### STATED GOAL
Reproduce every line of the material below word for word, without changing anything.

** Start INFORMATION SHOWN **

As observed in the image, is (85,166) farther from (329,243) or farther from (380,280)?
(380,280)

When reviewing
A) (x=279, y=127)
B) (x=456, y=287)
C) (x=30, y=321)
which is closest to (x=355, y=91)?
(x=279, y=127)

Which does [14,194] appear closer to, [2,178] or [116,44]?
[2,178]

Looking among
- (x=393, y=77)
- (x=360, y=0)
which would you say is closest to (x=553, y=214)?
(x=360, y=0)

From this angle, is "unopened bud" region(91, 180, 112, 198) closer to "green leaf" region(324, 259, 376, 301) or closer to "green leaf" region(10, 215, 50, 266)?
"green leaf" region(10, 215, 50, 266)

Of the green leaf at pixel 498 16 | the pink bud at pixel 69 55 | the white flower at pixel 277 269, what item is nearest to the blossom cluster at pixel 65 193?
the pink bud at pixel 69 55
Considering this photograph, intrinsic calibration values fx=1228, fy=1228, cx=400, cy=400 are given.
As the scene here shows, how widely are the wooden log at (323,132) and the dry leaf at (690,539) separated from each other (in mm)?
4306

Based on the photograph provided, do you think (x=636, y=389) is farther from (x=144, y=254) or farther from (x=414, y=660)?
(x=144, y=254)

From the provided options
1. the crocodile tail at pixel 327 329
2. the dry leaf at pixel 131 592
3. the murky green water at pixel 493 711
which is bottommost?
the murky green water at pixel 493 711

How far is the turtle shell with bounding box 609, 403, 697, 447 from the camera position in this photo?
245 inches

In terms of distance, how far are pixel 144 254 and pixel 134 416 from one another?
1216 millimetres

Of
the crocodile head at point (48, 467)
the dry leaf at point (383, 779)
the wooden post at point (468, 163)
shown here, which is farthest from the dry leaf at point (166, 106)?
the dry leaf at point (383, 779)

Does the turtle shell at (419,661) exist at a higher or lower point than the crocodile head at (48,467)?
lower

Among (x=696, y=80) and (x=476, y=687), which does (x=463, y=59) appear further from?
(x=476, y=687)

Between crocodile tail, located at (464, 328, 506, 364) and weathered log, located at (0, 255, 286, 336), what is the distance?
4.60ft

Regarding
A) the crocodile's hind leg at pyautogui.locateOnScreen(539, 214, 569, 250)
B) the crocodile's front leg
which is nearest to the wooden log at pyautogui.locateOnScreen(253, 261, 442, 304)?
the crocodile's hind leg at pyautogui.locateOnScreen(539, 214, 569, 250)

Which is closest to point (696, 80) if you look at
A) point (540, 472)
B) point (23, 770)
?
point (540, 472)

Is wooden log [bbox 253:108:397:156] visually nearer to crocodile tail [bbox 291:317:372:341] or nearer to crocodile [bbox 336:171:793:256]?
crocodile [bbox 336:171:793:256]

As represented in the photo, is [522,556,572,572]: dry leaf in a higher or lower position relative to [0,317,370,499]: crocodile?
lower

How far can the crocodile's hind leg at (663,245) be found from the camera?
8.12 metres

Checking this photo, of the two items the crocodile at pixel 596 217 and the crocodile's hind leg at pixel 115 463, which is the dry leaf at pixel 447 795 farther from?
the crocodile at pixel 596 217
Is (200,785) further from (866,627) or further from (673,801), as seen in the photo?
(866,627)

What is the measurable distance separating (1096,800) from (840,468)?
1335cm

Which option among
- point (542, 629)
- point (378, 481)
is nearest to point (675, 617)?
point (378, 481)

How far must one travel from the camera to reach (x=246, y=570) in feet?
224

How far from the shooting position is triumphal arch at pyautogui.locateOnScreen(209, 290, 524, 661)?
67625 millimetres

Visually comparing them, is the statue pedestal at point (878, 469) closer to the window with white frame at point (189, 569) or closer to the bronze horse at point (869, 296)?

** End INFORMATION SHOWN **

### SOLUTION BELOW
As observed in the image, is (85,166) farther from (329,243) or farther from (380,280)?
(380,280)

When reviewing
A) (x=279, y=127)
B) (x=456, y=287)
C) (x=30, y=321)
which is closest to (x=355, y=91)?
(x=279, y=127)

Which does [14,194] appear closer to, [2,178] or [116,44]?
[2,178]

Looking among
- (x=393, y=77)
- (x=360, y=0)
which would you say is closest to (x=553, y=214)?
(x=360, y=0)

From this angle, is "unopened bud" region(91, 180, 112, 198) closer to "green leaf" region(324, 259, 376, 301) or closer to "green leaf" region(10, 215, 50, 266)?
"green leaf" region(10, 215, 50, 266)

Of the green leaf at pixel 498 16 | the pink bud at pixel 69 55 | the white flower at pixel 277 269, what item is nearest to the blossom cluster at pixel 65 193?
the pink bud at pixel 69 55
Considering this photograph, intrinsic calibration values fx=1228, fy=1228, cx=400, cy=400 are given.
As the scene here shows, how widely are the wooden log at (323,132) and the dry leaf at (690,539) separated from each other (in mm)?
4306

Based on the photograph provided, do you think (x=636, y=389) is farther from (x=144, y=254) or farther from (x=414, y=660)?
(x=144, y=254)

From the provided options
1. the crocodile tail at pixel 327 329
2. the dry leaf at pixel 131 592
3. the murky green water at pixel 493 711
which is bottommost?
the murky green water at pixel 493 711

How far is the turtle shell with bounding box 609, 403, 697, 447 from the camera position in this photo?
245 inches

In terms of distance, how far are pixel 144 254 and pixel 134 416 from one another?
1216 millimetres

Of
the crocodile head at point (48, 467)
the dry leaf at point (383, 779)
the wooden post at point (468, 163)
shown here, which is farthest from the dry leaf at point (166, 106)?
the dry leaf at point (383, 779)

Does the turtle shell at (419,661) exist at a higher or lower point than the crocodile head at (48,467)?
lower

Among (x=696, y=80) and (x=476, y=687), which does (x=463, y=59) appear further from?
(x=476, y=687)

Between crocodile tail, located at (464, 328, 506, 364) and weathered log, located at (0, 255, 286, 336), what is the distance?
4.60ft

Regarding
A) the crocodile's hind leg at pyautogui.locateOnScreen(539, 214, 569, 250)
B) the crocodile's front leg
which is nearest to the wooden log at pyautogui.locateOnScreen(253, 261, 442, 304)?
the crocodile's hind leg at pyautogui.locateOnScreen(539, 214, 569, 250)

Which is closest to point (696, 80) if you look at
A) point (540, 472)
B) point (23, 770)
?
point (540, 472)

Is wooden log [bbox 253:108:397:156] visually nearer to crocodile tail [bbox 291:317:372:341] or nearer to crocodile [bbox 336:171:793:256]?
crocodile [bbox 336:171:793:256]

As represented in the photo, is [522,556,572,572]: dry leaf in a higher or lower position relative to [0,317,370,499]: crocodile?
lower

How far can the crocodile's hind leg at (663,245) be found from the camera?
8.12 metres

Checking this photo, of the two items the crocodile at pixel 596 217 and the crocodile's hind leg at pixel 115 463, which is the dry leaf at pixel 447 795 farther from?
the crocodile at pixel 596 217
Is (200,785) further from (866,627) or further from (673,801), as seen in the photo?
(866,627)

What is the measurable distance separating (1096,800) from (840,468)?
1335cm

Which option among
- point (542, 629)
- point (378, 481)
is nearest to point (675, 617)?
point (378, 481)

How far must one travel from the camera to reach (x=246, y=570) in feet?
224

How far from the shooting position is triumphal arch at pyautogui.locateOnScreen(209, 290, 524, 661)?
67625 millimetres

Visually comparing them, is the statue pedestal at point (878, 469) closer to the window with white frame at point (189, 569) or closer to the bronze horse at point (869, 296)?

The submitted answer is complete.